The final page confirms Baco's death, but also reveals that Captain Rasha Bex survived the explosion last issue. But the officer who knew of her treachery lies dead, so she might be able to return to duty without anyone knowing. We also see Darca Nyl vowing to get his payback with Wyl, and that the bug, forgotten in the confusion, managed to plant itself in the Hub's databanks and started transmitting. Although it is not revealed whether Laynara had time to alter the transmition to go to the Rebel Alliance. Overall, this story arc is very disappointing. None of the events or characters really had an impact on me. Nothing significant really happens in the story. Plus I find a lot of characters to be annoying and useless. Raze is not a dangerous villain, all he does is taunt Wyl and zap him from time to time. Sardoth is just a frustrated Sith-wannabe who does not deserve to have survived this long. Darca Nyl is useless for most of the story arc, and when he finally gets some action in this issue it is only as an annoyance and distraction for Vader. Plus it doesn't seem plausible for a non-Force-sensitive be so skilled with a Jedi lightsaber. And Vader is sometimes out-of-character, making a few dumb remarks (VADER: "I don't know who you are, but I will kill you for that." DARCA: "Come and get me".) This story falls under the "useless" category in my book, especially compared with the other current series which are much more entertaining.

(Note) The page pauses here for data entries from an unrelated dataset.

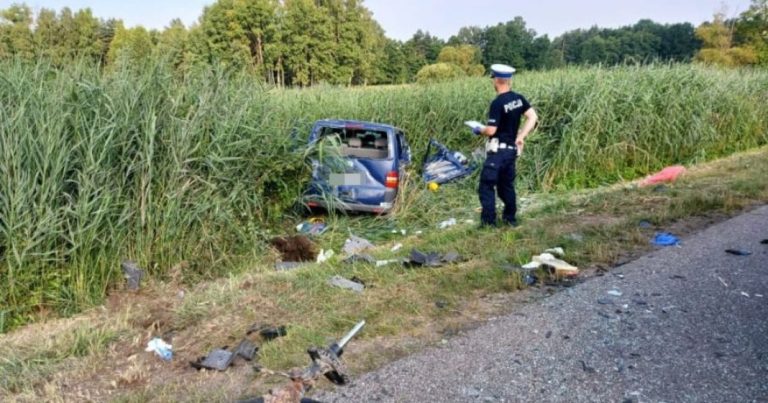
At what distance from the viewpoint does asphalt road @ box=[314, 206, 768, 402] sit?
2.75 meters

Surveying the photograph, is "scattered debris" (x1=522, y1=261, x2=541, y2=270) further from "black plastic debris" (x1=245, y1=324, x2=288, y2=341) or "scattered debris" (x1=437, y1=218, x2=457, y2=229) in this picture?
"scattered debris" (x1=437, y1=218, x2=457, y2=229)

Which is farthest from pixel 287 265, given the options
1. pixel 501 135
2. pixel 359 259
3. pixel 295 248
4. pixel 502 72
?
pixel 502 72

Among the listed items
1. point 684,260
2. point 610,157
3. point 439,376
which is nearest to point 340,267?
point 439,376

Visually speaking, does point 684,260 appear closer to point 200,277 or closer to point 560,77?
point 200,277

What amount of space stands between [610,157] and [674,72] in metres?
3.43

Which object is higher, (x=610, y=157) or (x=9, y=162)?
(x=9, y=162)

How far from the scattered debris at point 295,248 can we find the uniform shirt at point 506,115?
8.55 feet

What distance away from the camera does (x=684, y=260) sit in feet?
15.5

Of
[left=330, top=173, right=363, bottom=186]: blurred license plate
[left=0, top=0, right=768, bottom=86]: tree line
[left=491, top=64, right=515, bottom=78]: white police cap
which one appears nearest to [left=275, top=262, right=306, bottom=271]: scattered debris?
[left=330, top=173, right=363, bottom=186]: blurred license plate

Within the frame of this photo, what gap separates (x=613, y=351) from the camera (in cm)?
316

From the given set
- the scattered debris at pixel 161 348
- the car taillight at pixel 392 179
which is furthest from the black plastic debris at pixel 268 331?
the car taillight at pixel 392 179

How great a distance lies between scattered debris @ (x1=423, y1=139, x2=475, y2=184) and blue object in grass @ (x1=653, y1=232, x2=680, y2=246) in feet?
15.8

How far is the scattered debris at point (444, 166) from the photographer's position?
33.3 feet

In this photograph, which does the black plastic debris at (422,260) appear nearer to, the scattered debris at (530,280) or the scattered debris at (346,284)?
the scattered debris at (346,284)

Since this is its last installment, I can comment on the story arc in general. Mostly, I find Lacombe's character renditions a bit stiff. Even though most of the facial expressions a pretty realistic, the action poses make the characters look like they are standing still. This is especially true in this issue, with the three-way lightsaber fight between Vader, Sardoth and Darca Nyl on page 5. All three characters are seen from above, and the blurred lightsaber blades are the only indication that they are making any movements. There is another example on page 9, with a full page shot of stormtroopers shooting at Paco in the distance. The troopers seem frozen in firing positions. I know comic books are static images, but a lot of artists have a way to depict character movements and make it more cinematic. But there are good things about the artowrk as mentioned in previous reviews. Like I said, the expressions in character's faces are very detailed, and I especially love Paco Bar's looks of anger and sadness on page 2. And Lacombe also makes good use of shadows, especially fitting in the underground tunnel environment of this story.

The cover by Ryan Sook is good, but not as impressive as the one from last issue. I am a big fan of Sook's work. About the word ballons, I don't have anything against dialogue on the cover in general but here what is being said sounds a bit exagerrated. Sardoth seems to imply that he is allied with Vader against Darca Nyl, and Nyl says that he has destroyed a Sith before. As far as I know, Nyl killed Lycan who was a Dark Jedi, not a Sith, but maybe he doesn't know the difference if he thinks Sardoth is a Sith too. Unless he is addressing Vader? But I am nitpicking, this has nothing to do with the artwork itself. At least the dialogue adds some depth to the cover. Like I said, I'm all for them, being long time reader of old school comics from the 70's and 80's, but they can't all be winners.


The Ahakista Gambit comes to an end, and it is a relief. The conclusion fits the rest of the story, which doesn't bring much to the Star Wars universe in my opinion.